Ingress and egress run as separate services and expose their own metrics the same way — add a prometheus_port and a scrape job for each (6790 / 6791 by convention). Keep every one of these ports bound to 127.0.0.1 — never open them in the firewall.

deploy/observability/ is a separate Docker Compose stack from the media stack (docker-compose.yml at the repo root) — independent lifecycle, no shared services. It targets a single 8 GB node shared with the media stack, so everything binds to 127.0.0.1 and stays under a hard RAM budget.

Component mem_limit Real-world usage
Prometheus 512m (reservation 256m) 150–300 MB
Grafana 256m (reservation 128m) 80–150 MB
node_exporter 64m ~20 MB
Total ~832 MB hard cap ~250–470 MB
  1. Configure secrets — both are gitignored and have no defaults.

    Terminal window
    cd deploy/observability
    # Grafana admin password (required, no default)
    cp .env.example .env
    $EDITOR .env # set GRAFANA_ADMIN_PASSWORD
    # streamhub-core scrape token, only needed if METRICS_TOKEN is set on the core
    cp secrets/metrics_token.example secrets/metrics_token
    $EDITOR secrets/metrics_token # paste the real METRICS_TOKEN (mtk_…)
  2. Bring the stack up (from the repo root).

    Terminal window
    docker compose -f deploy/observability/docker-compose.observability.yml \
    --env-file deploy/observability/.env up -d
  3. Verify targets are up.

    Terminal window
    curl -s http://127.0.0.1:9090/api/v1/targets \
    | jq '.data.activeTargets[] | {job: .labels.job, health}'
    curl -s -o /dev/null -w '%{http_code}\n' http://127.0.0.1:3001/login

    The livekit / livekit-ingress / livekit-egress jobs show down until those services have prometheus_port enabled — that’s expected and doesn’t break anything (see the LiveKitDown / LiveKitEgressDown / LiveKitIngressDown alerts).
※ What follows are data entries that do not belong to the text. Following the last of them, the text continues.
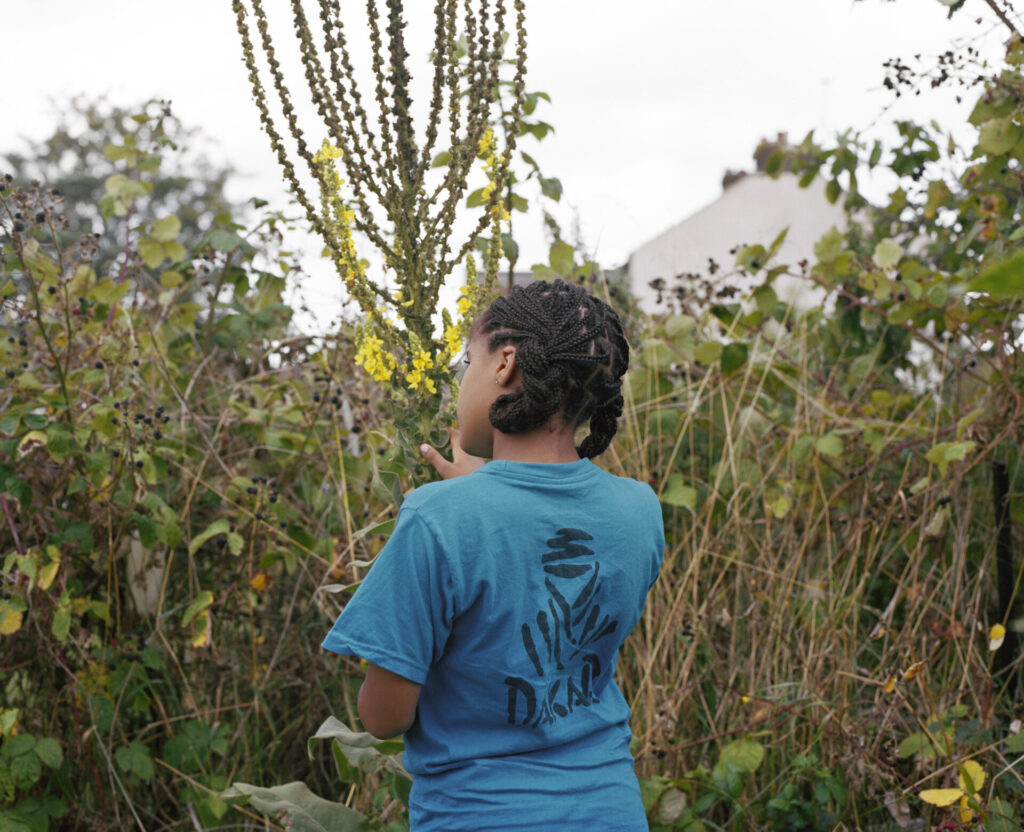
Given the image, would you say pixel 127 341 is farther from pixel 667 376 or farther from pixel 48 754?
pixel 667 376

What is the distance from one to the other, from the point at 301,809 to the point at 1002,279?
1825 millimetres

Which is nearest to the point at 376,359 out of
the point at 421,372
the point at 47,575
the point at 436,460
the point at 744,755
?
the point at 421,372

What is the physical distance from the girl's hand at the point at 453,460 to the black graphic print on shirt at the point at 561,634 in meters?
0.27

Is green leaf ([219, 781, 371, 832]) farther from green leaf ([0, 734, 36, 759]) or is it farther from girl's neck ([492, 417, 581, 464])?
girl's neck ([492, 417, 581, 464])

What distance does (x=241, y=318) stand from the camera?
3145 millimetres

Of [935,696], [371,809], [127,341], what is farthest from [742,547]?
[127,341]

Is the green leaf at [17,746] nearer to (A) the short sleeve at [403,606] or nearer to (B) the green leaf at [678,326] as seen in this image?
(A) the short sleeve at [403,606]

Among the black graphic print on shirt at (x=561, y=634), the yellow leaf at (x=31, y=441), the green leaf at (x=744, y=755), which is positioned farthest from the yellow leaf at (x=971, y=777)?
the yellow leaf at (x=31, y=441)

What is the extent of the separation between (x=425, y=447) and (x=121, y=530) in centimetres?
146

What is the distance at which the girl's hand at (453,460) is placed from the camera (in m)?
1.56

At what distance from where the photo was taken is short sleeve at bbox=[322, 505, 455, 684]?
1246 millimetres

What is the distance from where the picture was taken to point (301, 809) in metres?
1.84

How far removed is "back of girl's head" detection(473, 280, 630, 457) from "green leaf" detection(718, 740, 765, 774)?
1.29 metres

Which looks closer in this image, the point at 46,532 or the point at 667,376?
the point at 46,532
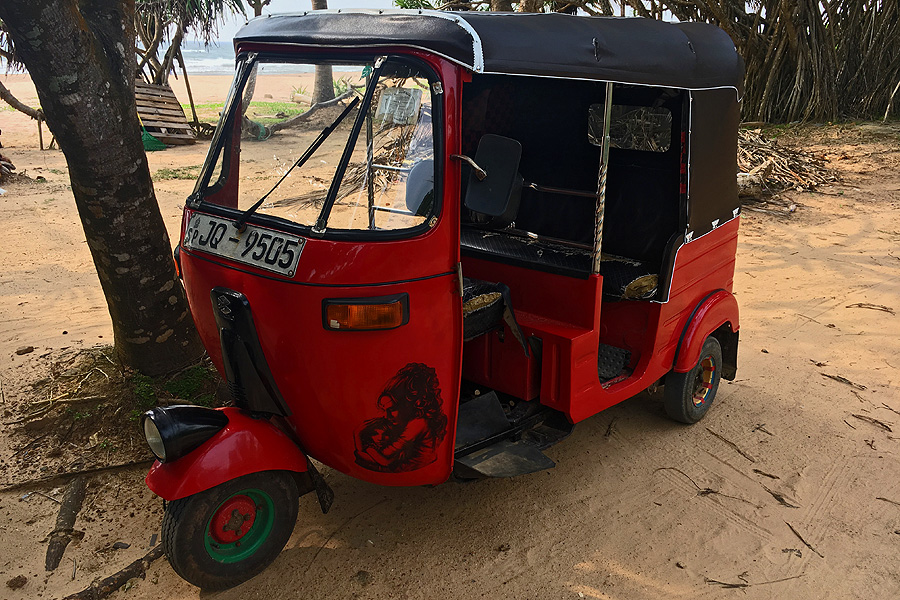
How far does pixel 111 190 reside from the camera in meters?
3.69

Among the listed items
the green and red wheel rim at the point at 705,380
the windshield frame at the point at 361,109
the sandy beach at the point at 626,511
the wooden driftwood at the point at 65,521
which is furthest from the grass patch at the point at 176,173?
the green and red wheel rim at the point at 705,380

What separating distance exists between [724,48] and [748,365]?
8.12 feet

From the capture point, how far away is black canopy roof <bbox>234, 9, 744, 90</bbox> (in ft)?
8.44

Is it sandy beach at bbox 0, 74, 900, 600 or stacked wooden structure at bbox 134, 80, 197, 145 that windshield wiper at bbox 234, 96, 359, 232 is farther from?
stacked wooden structure at bbox 134, 80, 197, 145

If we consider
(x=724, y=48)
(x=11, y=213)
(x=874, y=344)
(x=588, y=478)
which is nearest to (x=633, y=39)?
(x=724, y=48)

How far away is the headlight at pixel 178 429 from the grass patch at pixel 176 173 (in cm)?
987

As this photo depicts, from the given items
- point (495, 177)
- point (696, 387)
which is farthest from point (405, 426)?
point (696, 387)

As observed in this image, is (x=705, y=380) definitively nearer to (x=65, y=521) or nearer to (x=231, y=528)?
(x=231, y=528)

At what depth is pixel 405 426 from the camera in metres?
2.88

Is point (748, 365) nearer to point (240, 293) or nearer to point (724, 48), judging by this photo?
point (724, 48)

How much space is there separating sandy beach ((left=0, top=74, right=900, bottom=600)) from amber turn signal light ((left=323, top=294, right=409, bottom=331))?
42.0 inches

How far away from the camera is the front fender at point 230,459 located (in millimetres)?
2635

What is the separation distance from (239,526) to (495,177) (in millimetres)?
1810

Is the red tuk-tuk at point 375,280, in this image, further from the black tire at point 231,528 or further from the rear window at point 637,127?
→ the rear window at point 637,127
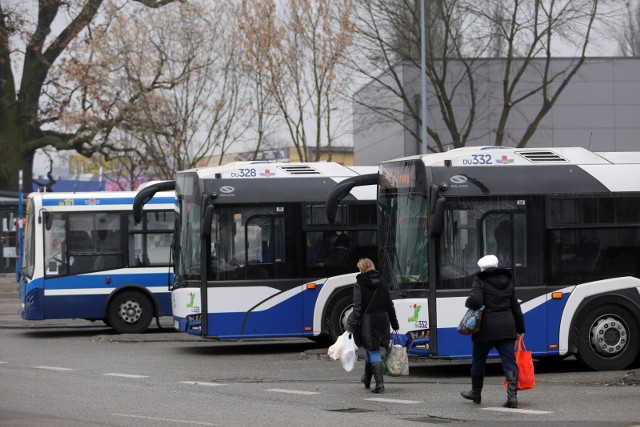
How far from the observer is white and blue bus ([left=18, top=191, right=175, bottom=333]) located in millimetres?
22875

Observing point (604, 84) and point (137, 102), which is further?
point (604, 84)

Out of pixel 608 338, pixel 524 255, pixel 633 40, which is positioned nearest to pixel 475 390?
pixel 524 255

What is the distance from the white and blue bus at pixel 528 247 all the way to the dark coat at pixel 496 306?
2964 millimetres

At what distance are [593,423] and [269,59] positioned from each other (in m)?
23.2

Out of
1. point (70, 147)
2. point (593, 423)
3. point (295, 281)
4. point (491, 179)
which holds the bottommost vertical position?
point (593, 423)

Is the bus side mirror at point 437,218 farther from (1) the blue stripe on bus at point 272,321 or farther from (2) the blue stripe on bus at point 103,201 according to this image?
(2) the blue stripe on bus at point 103,201

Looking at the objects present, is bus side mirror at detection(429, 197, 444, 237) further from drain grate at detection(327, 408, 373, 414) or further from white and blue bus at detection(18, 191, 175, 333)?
white and blue bus at detection(18, 191, 175, 333)

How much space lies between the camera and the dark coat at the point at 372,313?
45.3ft

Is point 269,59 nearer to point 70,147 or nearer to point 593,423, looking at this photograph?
point 70,147

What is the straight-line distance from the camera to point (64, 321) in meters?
27.3

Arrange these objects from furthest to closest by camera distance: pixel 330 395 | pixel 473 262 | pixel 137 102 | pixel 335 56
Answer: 1. pixel 137 102
2. pixel 335 56
3. pixel 473 262
4. pixel 330 395

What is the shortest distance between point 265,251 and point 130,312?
513 cm

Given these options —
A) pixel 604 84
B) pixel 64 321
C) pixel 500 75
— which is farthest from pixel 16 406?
pixel 604 84

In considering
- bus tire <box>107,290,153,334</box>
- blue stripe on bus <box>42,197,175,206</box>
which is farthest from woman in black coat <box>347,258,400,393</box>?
blue stripe on bus <box>42,197,175,206</box>
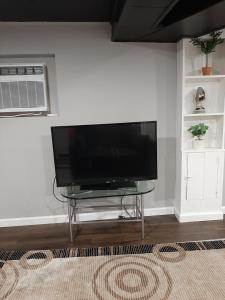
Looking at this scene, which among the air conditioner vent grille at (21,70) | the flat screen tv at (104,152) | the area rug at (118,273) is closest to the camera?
the area rug at (118,273)

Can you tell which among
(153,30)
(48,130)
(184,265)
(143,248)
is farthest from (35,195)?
(153,30)

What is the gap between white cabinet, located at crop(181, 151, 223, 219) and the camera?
282 centimetres

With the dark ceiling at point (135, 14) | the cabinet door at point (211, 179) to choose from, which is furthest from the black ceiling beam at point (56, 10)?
the cabinet door at point (211, 179)

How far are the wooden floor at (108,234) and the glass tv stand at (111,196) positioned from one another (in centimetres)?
10

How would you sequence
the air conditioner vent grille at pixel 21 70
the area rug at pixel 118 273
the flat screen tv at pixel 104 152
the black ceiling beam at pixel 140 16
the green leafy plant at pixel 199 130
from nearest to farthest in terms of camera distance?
the black ceiling beam at pixel 140 16 < the area rug at pixel 118 273 < the flat screen tv at pixel 104 152 < the air conditioner vent grille at pixel 21 70 < the green leafy plant at pixel 199 130

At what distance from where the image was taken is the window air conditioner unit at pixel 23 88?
265 centimetres

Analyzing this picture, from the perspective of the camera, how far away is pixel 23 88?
2.68 metres

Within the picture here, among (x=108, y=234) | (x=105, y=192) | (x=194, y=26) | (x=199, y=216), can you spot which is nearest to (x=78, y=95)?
(x=105, y=192)

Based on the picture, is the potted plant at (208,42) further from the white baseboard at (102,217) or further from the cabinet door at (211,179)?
the white baseboard at (102,217)

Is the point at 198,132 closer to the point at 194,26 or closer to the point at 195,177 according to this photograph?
the point at 195,177

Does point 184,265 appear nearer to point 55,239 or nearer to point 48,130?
point 55,239

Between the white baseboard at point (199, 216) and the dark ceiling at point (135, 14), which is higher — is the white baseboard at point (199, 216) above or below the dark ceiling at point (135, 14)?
below

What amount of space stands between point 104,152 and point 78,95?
69 centimetres

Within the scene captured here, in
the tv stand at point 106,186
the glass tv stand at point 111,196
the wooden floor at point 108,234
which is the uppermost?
the tv stand at point 106,186
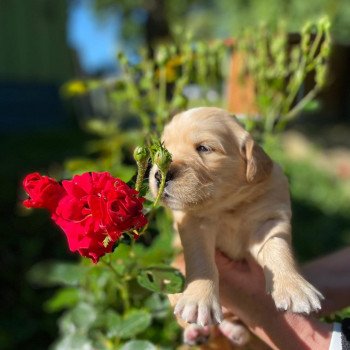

  4. Reach Grafana — it binds to 127.0.0.1:3001 only; by design there’s no port published to the world. Either tunnel over SSH:

    Terminal window
    ssh -N -L 3001:127.0.0.1:3001 user@stream01
    # open http://127.0.0.1:3001 locally

    or front it with an nginx location{} block requiring Basic Auth / IP allowlisting plus its own certbot TLS, on a dedicated subdomain (e.g. obs.streamhub.example.com) — the Grafana login is a second layer on top of that, not a substitute for it.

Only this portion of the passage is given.